Category: Bot

  • Building a DuckDuckGo Web Crawling Bot in Python

    Building a DuckDuckGo Web Crawling Bot in Python

    I have been working on a project, and I wanted to build a simple web crawler to grab subdomains given a parent domain. It turns out that this is pretty simple using DuckDuckGo and BeautifulSoup to parse the HTML.

    Using Google can be a pain because all the HTML is pretty much rendered by JavaScript, which makes it difficult to be parsed. DuckDuckGo makes it much easier by offering an HTML subdomain that provides mostly HTML that can be easily parsed.

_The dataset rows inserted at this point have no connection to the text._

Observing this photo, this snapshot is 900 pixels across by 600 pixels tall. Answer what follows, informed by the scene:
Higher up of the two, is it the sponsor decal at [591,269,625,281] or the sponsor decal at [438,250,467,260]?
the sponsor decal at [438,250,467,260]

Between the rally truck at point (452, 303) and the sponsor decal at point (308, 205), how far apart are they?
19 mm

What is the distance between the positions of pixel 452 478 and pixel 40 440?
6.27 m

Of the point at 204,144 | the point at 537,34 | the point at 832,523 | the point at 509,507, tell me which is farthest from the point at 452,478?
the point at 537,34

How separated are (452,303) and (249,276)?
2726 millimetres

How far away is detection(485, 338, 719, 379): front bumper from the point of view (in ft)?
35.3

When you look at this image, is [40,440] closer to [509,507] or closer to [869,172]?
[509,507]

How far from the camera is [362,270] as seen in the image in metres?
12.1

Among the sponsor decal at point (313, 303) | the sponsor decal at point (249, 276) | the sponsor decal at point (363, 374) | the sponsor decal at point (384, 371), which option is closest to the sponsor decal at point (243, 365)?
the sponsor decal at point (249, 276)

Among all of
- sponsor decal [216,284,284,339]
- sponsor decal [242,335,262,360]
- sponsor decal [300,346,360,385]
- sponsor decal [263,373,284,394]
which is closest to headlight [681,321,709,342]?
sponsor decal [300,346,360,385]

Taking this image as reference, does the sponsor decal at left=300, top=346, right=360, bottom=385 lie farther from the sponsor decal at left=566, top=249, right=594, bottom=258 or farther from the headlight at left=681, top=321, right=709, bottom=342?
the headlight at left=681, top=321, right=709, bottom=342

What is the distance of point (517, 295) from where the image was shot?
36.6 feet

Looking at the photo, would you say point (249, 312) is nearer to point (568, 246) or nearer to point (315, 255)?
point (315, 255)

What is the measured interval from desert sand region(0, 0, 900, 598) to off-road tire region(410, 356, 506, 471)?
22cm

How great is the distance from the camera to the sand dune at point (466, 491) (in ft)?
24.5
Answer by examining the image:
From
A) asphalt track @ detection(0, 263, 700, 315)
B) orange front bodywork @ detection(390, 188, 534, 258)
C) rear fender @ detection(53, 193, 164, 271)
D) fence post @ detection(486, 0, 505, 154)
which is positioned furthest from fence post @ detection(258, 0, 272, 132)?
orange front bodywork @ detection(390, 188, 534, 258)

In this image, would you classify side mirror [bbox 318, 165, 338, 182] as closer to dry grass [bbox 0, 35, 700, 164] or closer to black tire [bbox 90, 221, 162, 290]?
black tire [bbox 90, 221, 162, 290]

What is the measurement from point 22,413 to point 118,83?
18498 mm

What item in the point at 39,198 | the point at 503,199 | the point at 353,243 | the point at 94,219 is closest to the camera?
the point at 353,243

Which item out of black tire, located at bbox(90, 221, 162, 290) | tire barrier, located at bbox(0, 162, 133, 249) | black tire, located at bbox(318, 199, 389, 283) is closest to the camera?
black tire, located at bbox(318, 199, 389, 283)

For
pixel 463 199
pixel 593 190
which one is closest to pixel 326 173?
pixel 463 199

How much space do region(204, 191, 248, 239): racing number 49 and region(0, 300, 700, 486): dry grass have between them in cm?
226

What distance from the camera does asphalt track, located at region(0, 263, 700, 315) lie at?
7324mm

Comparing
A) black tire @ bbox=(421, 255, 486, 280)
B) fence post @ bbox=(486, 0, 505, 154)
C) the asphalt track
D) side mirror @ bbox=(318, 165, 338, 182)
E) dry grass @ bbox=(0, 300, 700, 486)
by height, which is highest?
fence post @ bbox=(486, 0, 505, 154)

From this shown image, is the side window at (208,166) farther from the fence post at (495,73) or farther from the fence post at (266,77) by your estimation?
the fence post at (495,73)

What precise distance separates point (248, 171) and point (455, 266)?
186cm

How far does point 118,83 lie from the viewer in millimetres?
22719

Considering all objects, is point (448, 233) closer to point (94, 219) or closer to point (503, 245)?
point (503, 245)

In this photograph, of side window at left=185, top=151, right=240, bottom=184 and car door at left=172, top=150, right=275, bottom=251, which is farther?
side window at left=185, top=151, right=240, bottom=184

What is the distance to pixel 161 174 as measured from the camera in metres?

    Warning: If you run the crawler too many times, then DuckDuckGo will put a 15 to 30 minute block on your IP address. The solution is to sleep between calls or use a sufficient amount of proxy servers.

    The Code

    import requests
    import bs4
    
    def duckduckgo_search_results(q):
        # Make the bot look like it's using a browser.
        headers = {
            'User-Agent': "Mozilla/5.0"
        }
    
        # Search duckduckgo via HTML
        url = "https://html.duckduckgo.com/html/?q=" + str(q)
    
        # Grab the HTTP Response object
        resp = requests.get(url, headers=headers)
    
        pages = []
    
        # If the status code is 200, then continue
        if resp.status_code == 200:
            # Parse the html
            soup = bs4.BeautifulSoup(resp.text, "html.parser")
    
            # Grab links from result__url class
            result_url_tags = soup.find_all(class_="result__url")
    
            # grab the text from each tag.
            for tag in result_url_tags:
                pages.append(tag.get_text())
        
        return pages
    
    
    def main():
        pages = duckduckgo_search_results("site:google.com")
        print("Page Count: " + str(len(pages)))
    
    if __name__ == "__main__":
        main()

    You’ll notice that the only header set is the User-Agent, which makes the bot appear as a browser.

    Once the query and results are returned back by using the requests module, the BeautifulSoup html.parser is used to parse the HTML returned by DuckDuckGo.

    Afterwards, it is easy to use selectors to extract URLs from the search results since each is wrapped with a CSS class of result__url.

    Final Words

    In this blog post, you learned how to crawl for web pages using DuckDuckGo and a bot made from python.